At the same time, I began thinking of Damali Ayo’s piece on five things white people can do and five things people of color can do to end racism. At her workshops on racism, she was constantly getting requests from people wanting to know what they could do. So she sent a request to her mailing list asking people to send in five things white people and/or people of color can do to end racism. About 2000 people responded and she condensed it into a guide (the Fix It Guide).
So I started wondering what would happen if we did a similar thing here – put it out there and ask you: what would be included in your theory of liberation?
Here are some random thoughts from a long plane trip I took yesterday – please add!
- relationships and society would be demonstrations of fairness and equity
- sustainability would be demonstrated in all our actions
- love and compassion would be at the root of our thinking and our actions – and would help guide our creativity
- all people would be able to fully participate in and have voice about decisions which affect their lives (directly or indirectly)

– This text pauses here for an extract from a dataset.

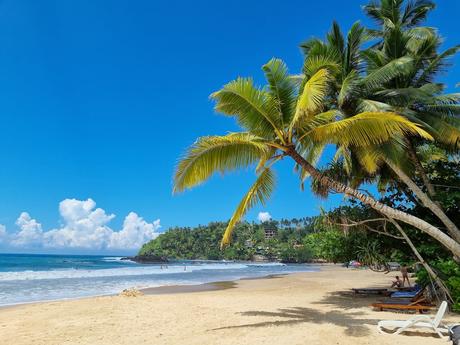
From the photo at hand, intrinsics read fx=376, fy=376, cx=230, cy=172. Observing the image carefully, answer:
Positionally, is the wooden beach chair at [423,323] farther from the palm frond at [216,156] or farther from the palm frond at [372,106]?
the palm frond at [372,106]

- all people would be able to express their full humanity and potential
- community would be fundamental
What would you add (or subtract or change)?
Thinking some more about this and reflecting on my yoga practice, I would add something about being embodied – that we are fully in the world in our physical beings as well as our mental beings. What else?
That’s a great list, Linda, and a wonderful question to consider.
Part of our liberation, I think, is understanding how much we rely upon (no, desperately need) one another and the planet. While this may not seem so freeing in a sense, I think it helps to get us beyond the notion that any of us does anything alone. That’s just not true and way too much responsibility.
Beautifully said Curtis! I think this is deeply related, as well, to your post today on “The Group Effect.”
Very much appreciate your thoughts on this Linda. It seems to me that, as an organization working toward liberation, we need to be thinking about this as individuals and as a collective….we can’t get there unless we create the picture of where it is we are hoping to be….
Thank you for sharing so much of yourself and your passion Linda, the care that you demonstrate is already a hint of your own freedom. I too struggle with this, mainly because I see liberation as my highest goal, spiritual, physical, etc. To me, liberation is “moksha,” the end of illusion and full identification with the divine.
On our way there, I think of building social structures – that is, COMMUNITIES – that aim to abide in the intersection between love and freedom and all that this implies.
When I think of the intersubjective aspects of liberation, I like the idea of liberation as engagement with our own evolutionary process, this feels a lot like freedom to me.
Jazz is specially useful in this inquiry, the music soars when the creative autonomy of the individual is maximized while the coherence of the collective holds, supports and ushers beauty forward.
Thanks so much for this, Linda. We must stretch ourselves to envision what we’re aiming for in addition to being clear about what we wish to dismantle. It occurs to me as I read this that I often live too much in the future when it comes to my own life and tasks that need to be accomplished, yet I do not live in the future enough when it comes to anti-oppression work. This seems so backwards and I’m sure I’m not the only one for whom this is true. The practice of staying present for one task at a time while maintaining a clear vision for personal and collective liberation as the goal would make many of us more effective agents for change.
Beautifully said Jen and Andria. The focus of anti-oppression work has historically been on one very important piece of the work – healing the past and trying to understand how the privileges created through oppression have benefited us or been denied to us so that we can figure out how to create severe cracks in the foundation of that system. We do, at the same time, need to be attending to the new system we want to create. Looking forward to exploring and learning about how to do this with colleagues at IISC and friends elsewhere.